Według badań Uniwersytetu Missouri 97 procent Islandczyków określa się jako "klasa średnia" lub "pracująca". Tylko nieco ponad jeden procent uznaje się za klasę niższą lub wyższą. Panuje daleko posunięty egalitaryzm. W związku z tym nie ma praktycznie żadnych napięć pomiędzy klasami, co jest rzadkim zjawiskiem w skali świata.
- W naszym kraju dziecko bogacza chodzi do zwykłej szkoły z każdym innym - powiedział Bjorgvin Sigurdsson, były przewodniczący klubu parlamentarnego socjal-demokratów.

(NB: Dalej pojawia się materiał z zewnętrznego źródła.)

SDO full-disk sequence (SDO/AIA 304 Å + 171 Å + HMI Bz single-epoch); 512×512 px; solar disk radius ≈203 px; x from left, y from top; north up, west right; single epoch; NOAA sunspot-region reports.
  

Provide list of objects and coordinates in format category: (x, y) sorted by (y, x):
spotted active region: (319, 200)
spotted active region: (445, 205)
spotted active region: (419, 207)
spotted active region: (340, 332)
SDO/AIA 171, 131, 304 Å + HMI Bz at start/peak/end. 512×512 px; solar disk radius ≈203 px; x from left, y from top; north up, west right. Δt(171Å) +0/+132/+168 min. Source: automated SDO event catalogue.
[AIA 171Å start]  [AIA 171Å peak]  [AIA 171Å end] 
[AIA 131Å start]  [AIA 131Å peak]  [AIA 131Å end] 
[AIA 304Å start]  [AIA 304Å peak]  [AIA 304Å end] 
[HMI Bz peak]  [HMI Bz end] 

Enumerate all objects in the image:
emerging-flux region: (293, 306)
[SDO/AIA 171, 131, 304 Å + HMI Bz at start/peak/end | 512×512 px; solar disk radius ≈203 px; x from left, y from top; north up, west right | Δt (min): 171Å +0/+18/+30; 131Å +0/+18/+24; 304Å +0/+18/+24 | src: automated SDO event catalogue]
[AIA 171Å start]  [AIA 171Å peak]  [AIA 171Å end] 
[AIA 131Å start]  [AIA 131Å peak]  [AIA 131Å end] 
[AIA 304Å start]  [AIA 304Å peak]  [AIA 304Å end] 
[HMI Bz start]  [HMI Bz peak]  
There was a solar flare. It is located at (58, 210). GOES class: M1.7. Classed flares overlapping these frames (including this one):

Istotnym czynnikiem ma być też znikome użycie narkotyków. Według danych ONZ z 2012 roku, mniej niż procent mieszkańców wyspy zażywa kokainę, amfetaminę czy ekstazy. W latach 70-tych było w tym zakresie znacznie gorzej, ale ustanowiono specjalny wydział policji i sąd do zwalczania przestępczości związanej z narkotykami, co przyniosło wymierne efekty.
Nie do zrozumienia
Te dwa główne czynniki i szereg mniejszych, doprowadził do tego, że w kraju gdzie statystycznie co trzeci obywatel, w tym dzieci i emeryci, ma broń, praktycznie nie dochodzi do przestępstw z jej użyciem.
Panuje taki spokój, że nawet islandzka policja na co dzień nie nosi przy sobie broni, co dla Amerykanów jest rzeczą niepojętą. Jedyna stale uzbrojona formacja to "Oddział Wikingów", jednostka do zadań specjalnych, która od lat ma bardzo mało pracy.